I don’t think of myself as a member of the food police, however I did find the whole combination just plain wrong. I skipped the buns, preferring to serve a baked ratatouille on the side, and a bowl of homemade tomato sauce to smother over these make believe burgers. Our daughter nailed it when she flatly declared “Mum, I don’t like your burgers” and instead, took a second serve of ratatouille, one of her least favourite food. Terry skipped straight to dessert, claiming he needed a cup of tea and a couple of coconut cookies for comfort. Our son, Marc, said it was OK, but not before slapping slices of smoked provolone cheese, sliding the lot under the grill, and whopping some tomato sauce on top. I am actually reluctant to validate his opinion, on the basis that he declared the whole dish acceptable by making it non-vegan (ie adding cheese, that’s cheating!)
So what went wrong? To me, a good burger is a burger burger, beefy and juicy (sorry, I love salmon, chicken and pork too, but they don’t come close to a good old beef burger!)Tried to make a burger out of what would make a fantastic salad, that’s what went wrong. Imagine this: lovely green lentils, sliced mushrooms, toasted walnuts, garlic croutons, caramelised onions, on a bed of shredded spinach, with a Dijon mustard dressing. Doesn’t that sound nicer? To make my point, I am off to the market this week end, to buy more vegetables and cook my version of ultramarathon fuel food. Stay tuned!

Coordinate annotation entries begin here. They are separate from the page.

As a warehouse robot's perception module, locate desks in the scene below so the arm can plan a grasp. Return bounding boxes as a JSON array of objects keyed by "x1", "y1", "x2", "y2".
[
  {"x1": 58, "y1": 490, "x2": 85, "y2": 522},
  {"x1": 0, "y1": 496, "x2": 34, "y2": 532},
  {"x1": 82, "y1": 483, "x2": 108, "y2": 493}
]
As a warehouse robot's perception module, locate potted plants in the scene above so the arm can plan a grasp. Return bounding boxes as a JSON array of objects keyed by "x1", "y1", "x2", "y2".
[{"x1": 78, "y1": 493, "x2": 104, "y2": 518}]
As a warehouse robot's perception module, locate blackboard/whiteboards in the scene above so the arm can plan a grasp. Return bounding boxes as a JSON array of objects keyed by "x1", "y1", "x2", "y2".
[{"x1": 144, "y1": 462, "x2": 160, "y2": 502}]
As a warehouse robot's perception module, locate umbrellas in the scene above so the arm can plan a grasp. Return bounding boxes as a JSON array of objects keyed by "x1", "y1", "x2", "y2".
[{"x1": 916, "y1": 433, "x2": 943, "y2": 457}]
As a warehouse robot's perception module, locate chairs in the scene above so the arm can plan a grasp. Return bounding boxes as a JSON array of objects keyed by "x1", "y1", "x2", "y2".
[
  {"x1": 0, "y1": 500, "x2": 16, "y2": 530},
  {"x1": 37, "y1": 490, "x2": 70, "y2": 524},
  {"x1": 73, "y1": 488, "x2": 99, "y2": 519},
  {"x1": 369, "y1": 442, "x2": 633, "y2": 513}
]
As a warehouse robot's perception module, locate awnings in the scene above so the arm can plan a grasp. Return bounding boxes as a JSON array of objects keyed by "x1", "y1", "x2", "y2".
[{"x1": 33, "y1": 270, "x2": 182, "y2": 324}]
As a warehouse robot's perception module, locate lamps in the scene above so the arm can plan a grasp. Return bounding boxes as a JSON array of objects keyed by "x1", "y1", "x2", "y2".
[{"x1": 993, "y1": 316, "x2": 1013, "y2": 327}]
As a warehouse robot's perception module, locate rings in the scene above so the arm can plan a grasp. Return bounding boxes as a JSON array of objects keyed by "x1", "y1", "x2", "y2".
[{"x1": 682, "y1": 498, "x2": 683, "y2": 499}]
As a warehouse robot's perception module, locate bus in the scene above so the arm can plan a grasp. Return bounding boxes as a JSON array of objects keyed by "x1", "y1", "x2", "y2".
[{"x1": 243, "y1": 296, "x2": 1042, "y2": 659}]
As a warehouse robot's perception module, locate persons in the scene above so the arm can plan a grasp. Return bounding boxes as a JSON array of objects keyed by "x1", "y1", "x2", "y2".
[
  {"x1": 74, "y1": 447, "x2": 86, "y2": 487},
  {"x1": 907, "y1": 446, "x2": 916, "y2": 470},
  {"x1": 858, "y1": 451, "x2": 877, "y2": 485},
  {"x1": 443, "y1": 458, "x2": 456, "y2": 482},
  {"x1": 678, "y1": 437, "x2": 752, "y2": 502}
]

In the meantime, here is the Outside recipe for the lentils-mushrooms patties (I really can’t bring myself to call them burgers!) If anyone out there decides to try it, please do report back, I don’t mind being proven wrong (though I prefer being right).
Lentil- Mushroom Burgers
Makes 12 4” burgers (serves 6 people, or 3 ultramarathoners!)
2 ¼ cups water
1 cup dried green or brown lentils
1 tsp dried parsley
3 minced garlic clove
1 ¼ cups chopped onions
¾ cup chopped walnuts
2 cups breadcrumbs
½ cup ground flaxseeds
3 cups chopped mushrooms
1 ½ cups finely chopped kale or other winter greens ( I used spinach)
2 tbsp Dijon mustard
3 tbsp balsamic vinegar
1- In a medium-size pot, bring the water to the boil and add the dried lentils, parsley, 1 minced garlic clove, ¼ cup chopped onion. Simmer for 35-40 minutes.
2- Combine walnuts, breadcrumbs, ground flaxseeds in a small bowl and set aside.
3- In a separate pan greased with olive oil, sauté 1 cup chopped onion, 2 minced garlic cloves, mushrooms, spinach for 8 to 10 minutes.
4- Remove lentils from heat, add Dijon mustard and balsamic vinegar, and mash ingredients together.
5- In a large bowl combine lentils, sautéed vegetables and breadcrumb mixture. Cool in the fridge.
6- Using your hands, form patties and fry or grill until lightly browned and crispy on both sides, 3-5 minutes each side.
7- Serve on a toasted bun ( I DIDN’T) or on their own with fresh tomato sauce and baked ratatouille (AS I DID).